OPEC ministers will on Sunday debate whether their best policy is strict compliance with existing output curbs or a new set of cuts as they balance the issues of bulging oil stocks and a bruised world economy.

Ministers arriving in Vienna have said the first item on the agenda was tighter enforcement of agreements since September to lower supply targets by 4.2 million barrels per day (bpd).

Compliance is very good, Saudi Arabian Oil Minister Ali al-Naimi told reporters. We'd like to see compliance as high as possible. It is over 80 percent now, it can be better.

Naimi said the output cuts were reducing oversupply, but demand was expected to stay weak.

You have to understand that the world economy is not as healthy as it should be. We should expect demand world-wide to be down.

OPEC's Ministerial Monitoring Committee, which will make a recommendation to Sunday's full meeting of the Organization of the Petroleum Exporting Countries, was calling for better compliance, a delegate told Reuters.

There was an emphasis on better compliance. This is what is going to be suggested tomorrow, the delegate said on Saturday.

Adding to pressure on OPEC to avoid inflicting further damage on the economy by driving oil prices higher, U.S. President Barack Obama, head of the world's biggest energy consumer, called Saudi King Abdullah on Friday.

But sources said some members of the 12-member producers' club still favored more decisive action to drain inventories and avoid a further slide in the oil price as the fall in economic activity destroys fuel demand.

Algerian Energy and Mines Minister Chakib Khelil has been the only one to say so publicly since arriving in Vienna.

Asked whether OPEC should cut or just comply with existing restrictions, Khelil replied: Both ... comply and cut.

He said the oil market had already factored in another reduction of at least 500,000 bpd, with the implication prices would fall if that does not happen.

HISTORIC CUTS

Whatever the outcome of Sunday's meeting, Saudi Arabia, the world's leading exporter and the best-placed to add or subtract barrels of oil, could decide unilaterally how much it thinks the market needs.

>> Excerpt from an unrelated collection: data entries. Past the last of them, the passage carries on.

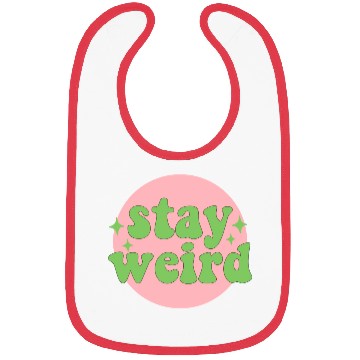 Discover Stay weird 80s yellow stars Bibs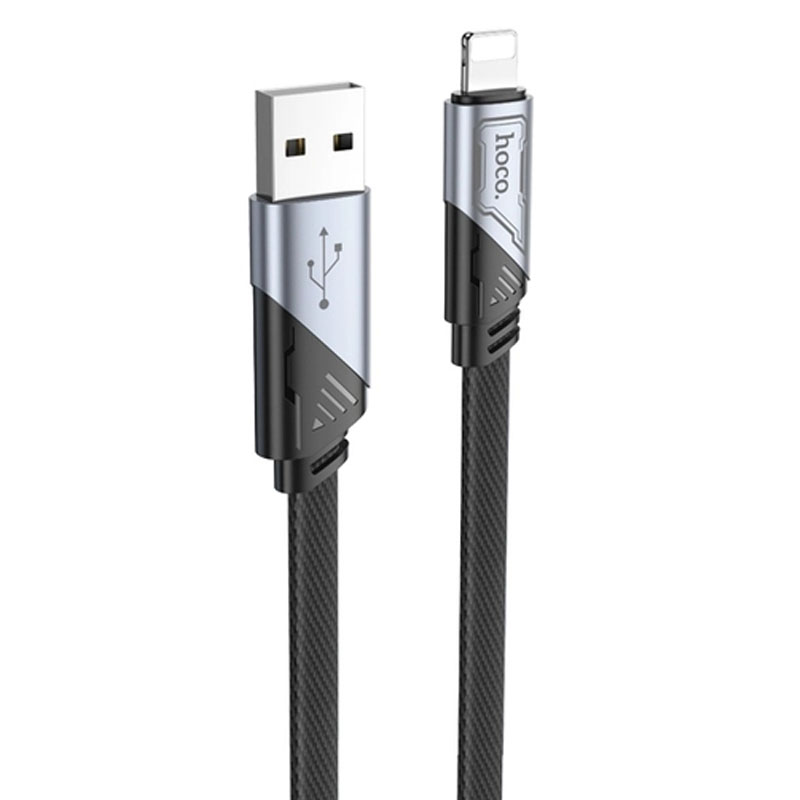 Дата кабель Hoco U119 Machine charging data USB to Lightning (1.2m) (Black)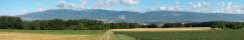 Vue sur le Jura depuis Suchy (Canton de Vaud, Suisse)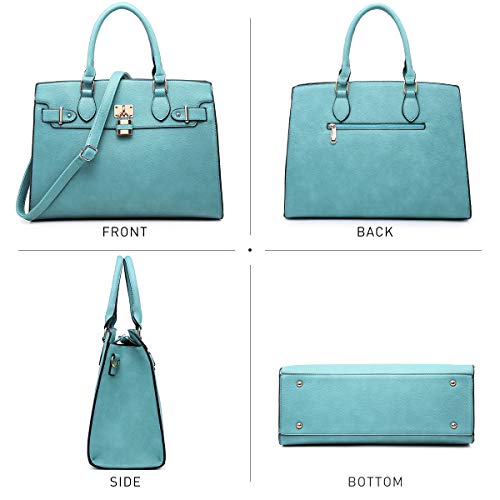 Dasein Women Handbags and Purses Ladies Shoulder Bag Top Handle Satchel Tote Work Bag with Wallet - Image 3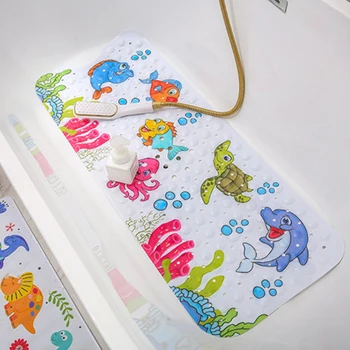 Vaikų voniai anti-slip mat animacinių filmų su siurbtuko maudymosi tualetas, dušas, tualetas, pvc grindų kilimėlis su spausdinta neslystantis kilimėlis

Independent observers have said the kingdom was already pumping less than its implied target.

The cuts since last September are the deepest and most rapid yet and the strong compliance has helped to pull prices up from a low of $32.40 in December to around $46 now -- just over $100 below last year's record high.

But inventories are still brimming. Weak demand, especially heading into the second quarter when fuel consumption is typically at its lowest after the end of the northern hemisphere winter, could lead to further stock builds.

OPEC will be mindful of the price crash in the late 1990s when oil fell toward $10 a barrel.

Output cuts then were implemented more slowly than this time round and prices did not stabilize for more than a year.

A difference between then and now is that fuel demand was only flat. This time it is predicted to decline by at least one million bpd in 2009 compared with 2008 and the world economy is far weaker.

Another difference is that non-OPEC supplies are falling because of under-investment and the maturity of many oilfields.

That means any cooperation from non-OPEC countries with OPEC output cuts would be largely academic.

Some OPEC ministers have nevertheless called on the leading non-OPEC producer Russia to join in.

Moscow has sent a high-level delegation, including Deputy Prime Minister Igor Sechin and Energy Minister Sergei Shmatko, to attend Sunday's meeting as an observer.